Howard Hughes had all the prints tinted and hand-colored before releasing them for general distribution.

Howard Hughes hired WWI aces to fly the planes but also flew one himself; he crashed shortly after his first takeoff and broke several bones.

249 feet of film were shot for every foot used in the final cut.

All color prints of the movie were thought to be lost until a print was found in John Wayne's personal vault in 1989, ten years after the actor's death, by his son Michael Wayne. That explains why the younger Wayne's name appears on the credits of the restored version. It is possible that Wayne received the print from the film's producer/director, Howard Hughes. The actor starred in Jet Pilot for Hughes in 1949, but the film was not released until 1957 because Hughes continued to have the flying sequences re-shot, a situation not unlike this film.

Although it has been reported that Hughes re-shot all the silent material, that seems unlikely looking at the footage shot in the dirigible.

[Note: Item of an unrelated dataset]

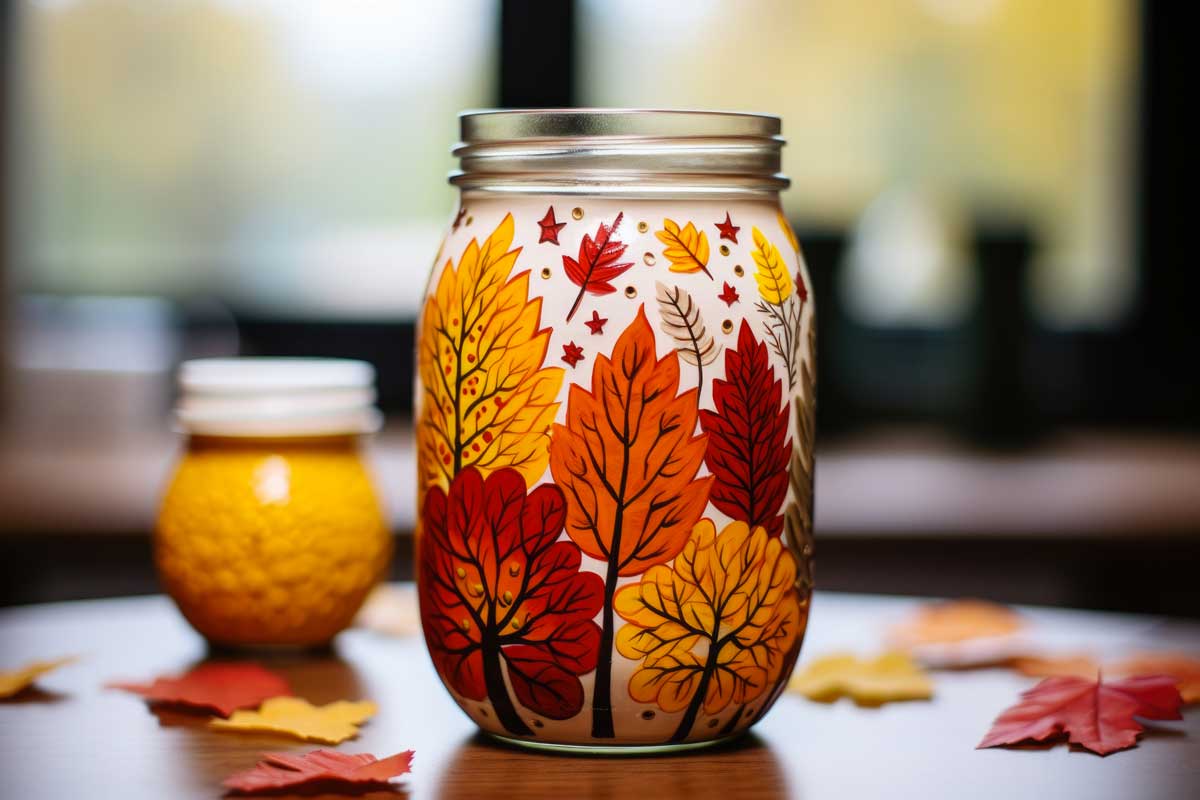 bocal en verre avec feuilles peintes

The voices are out-of-sync and some of the action seems hurried, suggesting it was shot at a silent speed of 18 frames per second, rather than 24 fps sound speed and dubbed later.

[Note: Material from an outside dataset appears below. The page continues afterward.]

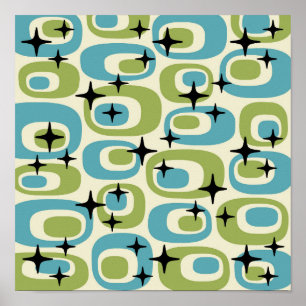 Mid Century Modern Atomic Art Poster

An eight-minute two-strip Technicolor sequence remains the only surviving color footage of its star, Jean Harlow.

Entire story had been filmed as a silent, minus a soundtrack, by Howard Hughes in 1928. Greta Nissen had the role played later by Jean Harlow. When sound equipment became available Hughes decided to re-shoot the whole film as a talkie.

More than 70 pilots were used in the film. Three of them died during shooting.

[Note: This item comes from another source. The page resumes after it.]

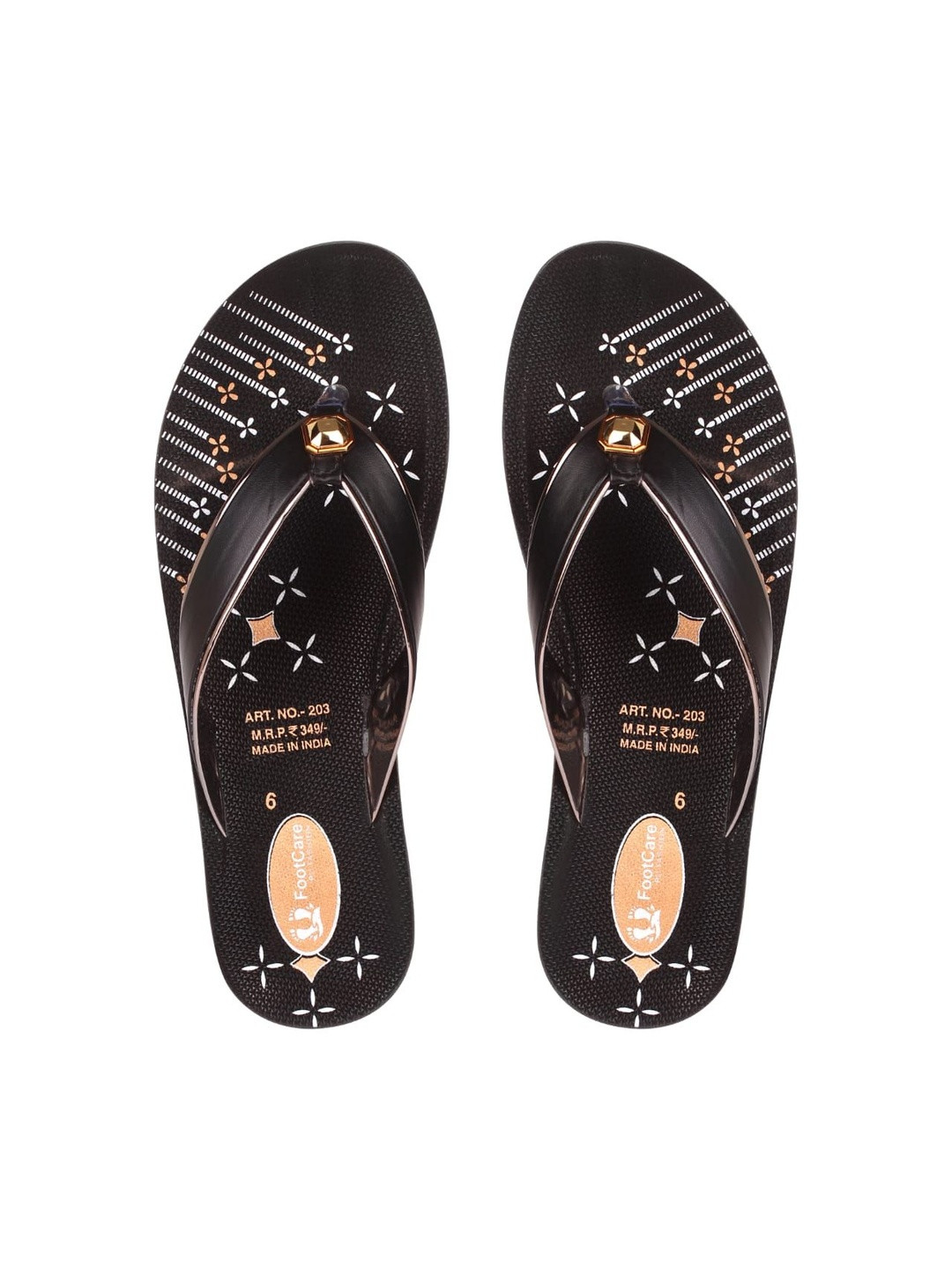 FOOT CARE Women PU T-Strap Flats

Pre-Production Code audiences gasped at the language of the pilots during the dogfight scenes with Baldy screaming "son of a Bosch!" at the Gwermans and Monte cursing "son of a bee!".

Stunt pilot Clement K. Phillips was killed in a crash in Hayward, California, while delivering one of the airplanes to the Oakland location.

Stunt pilots refused to perform an aerial sequence that director Howard Hughes wanted. Hughes, a noted aviator himself, did his own flying. He got the shot, but he also crashed the plane.

This film cost $3.8 million, so expensive that it made no profit on its first release.

Was the most expensive movie ever made at the time of its release.